§ **Angezeigter Text**
== == ==
# Zander- und Barschangeln in Nordholland im Park "De Vlietlanden" - Hecht im März?



## Kandaules (1. Februar 2010)

Hallo zusammen,

ende März wollen wir für eine Woche in dem Park "De Vlietlanden" und Umgebung auf Barsch- und Zanderjagt (via Natur- als auch Kunstköder) gehen.

Der Betreiber des Parks empfiehlt wegen des grossen Hechtbestands immer ein Stahlvorfach zu benutzen.

Was aber wenn im März ein Hecht beisst? Bekanntermassen darf dem Hecht ja ab dem 1. März nicht mehr nachgestellt werden. Provozieren wir dadurch Ärger?

Die Kunstköder für Hecht und Zander sind ja nahezu identisch.

Selbstverständlich würde der Hecht umgehend zurückgesetzt werden.

Danke

Gruß Kandaules


----------



## Ein_Angler (1. Februar 2010)

*AW: Zander- und Barschangeln in Nordholland im Park "De Vlietlanden" - Hecht im März?*

Das wurde schon mal so in der Art heiss diskutiert.

Hier klicken.


----------



## micha1581 (1. Februar 2010)

*AW: Zander- und Barschangeln in Nordholland im Park "De Vlietlanden" - Hecht im März?*

grrrr!!#q#q#q

|sagnix


----------



## Kandaules (1. Februar 2010)

*AW: Zander- und Barschangeln in Nordholland im Park "De Vlietlanden" - Hecht im März?*

@micha1581:

Wo ist dein/das Problem?
== == ==
§ **Aufgabe A**
Was sollte man laut dem Forumsthread zum Angeln im Park „De Vlietlanden“ nach Empfehlung des Parkbetreibers immer benutzen?
§ **Aufgabe B**
Schreib den Forumsthread zum Angeln im Park „De Vlietlanden“ weiter.

§ **Daten**
== == ==
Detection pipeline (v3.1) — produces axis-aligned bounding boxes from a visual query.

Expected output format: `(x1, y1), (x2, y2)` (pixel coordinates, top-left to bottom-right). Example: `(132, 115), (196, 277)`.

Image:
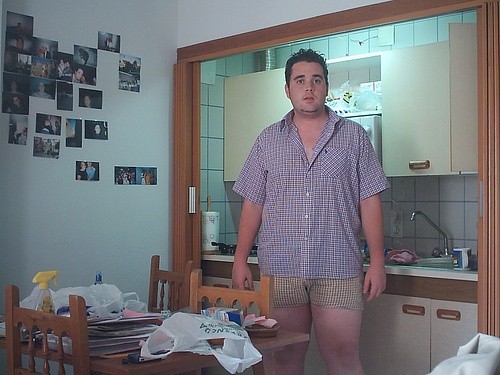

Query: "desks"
== == ==
§ **Erwartete Antwort A**
Immer ein Stahlvorfach, wegen des großen Hechtbestands.

§ **Erwartete Antwort B**
----------



## theundertaker (1. Februar 2010)

*AW: Zander- und Barschangeln in Nordholland im Park "De Vlietlanden" - Hecht im März?*

*@Admin: Das gibt nix...macht einfach mal zu...*


----------



## micha1581 (1. Februar 2010)

*AW: Zander- und Barschangeln in Nordholland im Park "De Vlietlanden" - Hecht im März?*

@ kandaules
|sagnix

Link lesen....Frage beantwortet


----------



## Kandaules (1. Februar 2010)

*AW: Zander- und Barschangeln in Nordholland im Park "De Vlietlanden" - Hecht im März?*

Ganz schön gereizt hier die Leutchen.


----------



## Udo561 (1. Februar 2010)

*AW: Zander- und Barschangeln in Nordholland im Park "De Vlietlanden" - Hecht im März?*

Hi,
ist nun mal so das alles vor kurzer Zeit besprochen worden ist ,
hier nochmal grundlegende Infos zur Angelei in NL.
Gruß Udo
http://www.angeln-in-den-niederlanden.de/gesetze.htm


----------



## Kandaules (1. Februar 2010)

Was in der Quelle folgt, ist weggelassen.